▶ [Extrait du document]:
* * * *
CASTORIADIS, DEWITTE, LATOUCHE E TUTTI QUANTI

 

 

La diffusion récente sur le site « Notbored » d’une version anglaise du débat entre Castoriadis et le MAUSS, publié par « Mille et une nuits » sous le titre « Démocratie et Relativisme », est présentée par ses initiateurs comme un « électro-samizdat », élégant euphémisme qui ne nous permet pas d’éluder le problème qu’ont soulevé, dans leur édition des « écrits politiques » du même auteur, Enrique Escobar, Myrto Gondicas et Pascal Vernay : certains écrits de  Castoriadis, disent-ils, ont fait l’objet « d’éditions sur la Toile que l’on qualifiera, si l’on est d’humeur conciliante, de « militantes ». On ne peut ni les condamner par principe (elles ont parfois mis à la disposition des lecteurs des choses introuvables) ni les approuver sans réserve (un vrai travail d’édition aurait été préférable) » [La question du mouvement ouvrier, tome 1, p. 10]   

Problème délicat, que je n’aurai pas la prétention de résoudre : si je me crois tenu d’en dire quelques mots, c’est parce que toute édition des écrits de Castoriadis, qu’elle soit « sauvage » ou « autorisée », met en jeu la légitimité des interprétations proposées par les éditeurs, dans leurs avant-propos et leurs annotations. Et, dans le cas précis de cet electro-samizdat, « Democracy and Relativism », je suis interloqué par l’interprétation que développe le traducteur anonyme (« Anonymous Translator ») dans le « Foreword » où il présente sa traduction. Presque tout ce qu’il dit contredit l’impression que m’avait fait la lecture de ce débat, quand la Revue du MAUSS l’a publiée dans ses numéros 13 et 14, en 1999, puis quand j’ai pu l’entendre sur bande magnétique, puisque je n’avais pas pu y assister moi-même (quand il avait eu lieu, le samedi 10 décembre 1994, j’étais encore professeur de lycée, et j’avais quatre heures de classe le samedi matin).

Je trouvais assez naturel que les interlocuteurs de « Corneille » n’aient pas été d’accord sur toutes choses avec lui, il ne s’agissait pas d’une assemblée de disciples, et l’intérêt d’un débat me semble résider dans la confrontation des problématiques, plus encore que dans celles des thèses qui s’affrontent : à tort ou à raison, il me semble que le traducteur anonyme aurait préféré quelque chose dans le style des séminaires que Castoriadis tenait à l’EHESS, tels qu’ils nous sont livrés dans les transcriptions de « La création humaine ». Comme s’il avait fallu que les participants soient déjà familiers des problèmes traités et des solutions proposées, qu’ils soient d’accord ou non avec Castoriadis.
* * * *
▶ [Données fournies]:

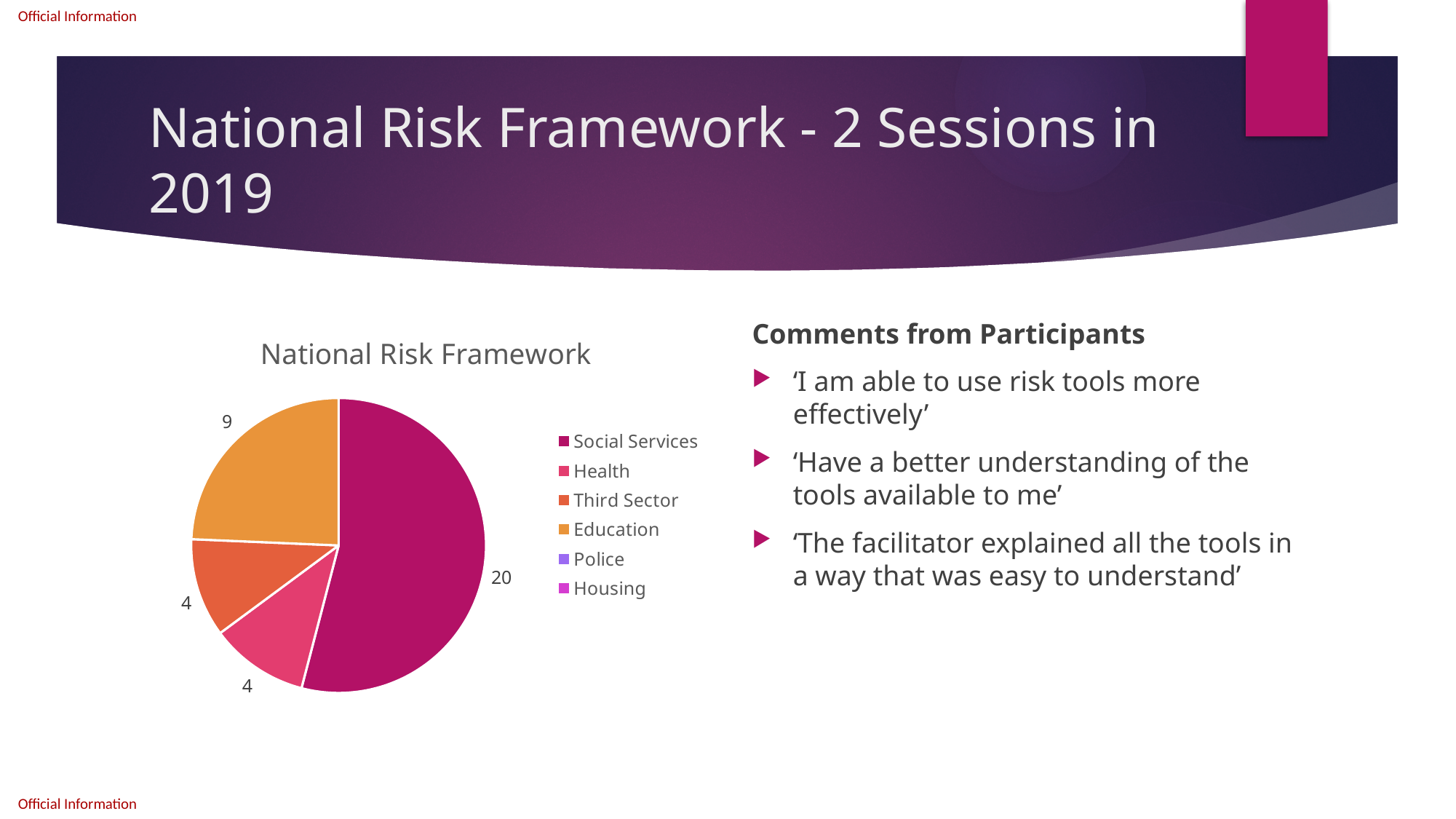
What is the difference between the values for Social Services and Education? 11 What is the value for Social Services in the National Risk Framework pie chart? 20 What is the value for Third Sector in the pie chart? 4 Which is larger, the value for Education or the value for Health? Education What is the difference between the values for Education and Third Sector? 5 Which category has the largest slice in the pie chart? Social Services What is the value for Education in the pie chart? 9 What kind of chart is shown on the slide? pie chart How many slices in the pie chart have a data label printed next to them? 4 What is the title of the pie chart? National Risk Framework What is the value for Health in the pie chart? 4 How many categories does the legend of the pie chart list? 6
* * * *
▶ [Consignes]:
a) Dans quels numéros de la Revue du MAUSS l'extrait sur Castoriadis situe-t-il la publication du débat, et en quelle année ?
b) Rédigez la suite de l'extrait sur Castoriadis, en reprenant après sa dernière phrase.
Les données ne présentent aucun lien avec l'extrait sur Castoriadis.

▶ [Réponses par consigne]:
a) Dans les numéros 13 et 14, en 1999.

b)
 

Jacques Dewitte, un connaisseur

 

C’est là, me semble-t-il, ce qui le satisfait dans les interventions de Jacques Dewitte, dont il se plaît à observer que cet ancien collaborateur de la revue « Textures » est en mesure de dire que, depuis bien des années, il est familier  des positions de « Corneille » : « Je reconnais dans ce qui vient d'être dit vos positions, que je connais bien depuis très longtemps. Mais je suis toujours étonné par ce qui m'apparaît être de plus en plus la radicalité - enfin vous inscrivez les choses dans une alternative tranchée -, la forme extrême que vous donnez à l'idée d'autonomie au point que, à ce moment-là, on en arrive à ne plus pouvoir reconnaître comme ayant une valeur propre aucune institution, aucune représentation, ne serait-ce que provisoire. »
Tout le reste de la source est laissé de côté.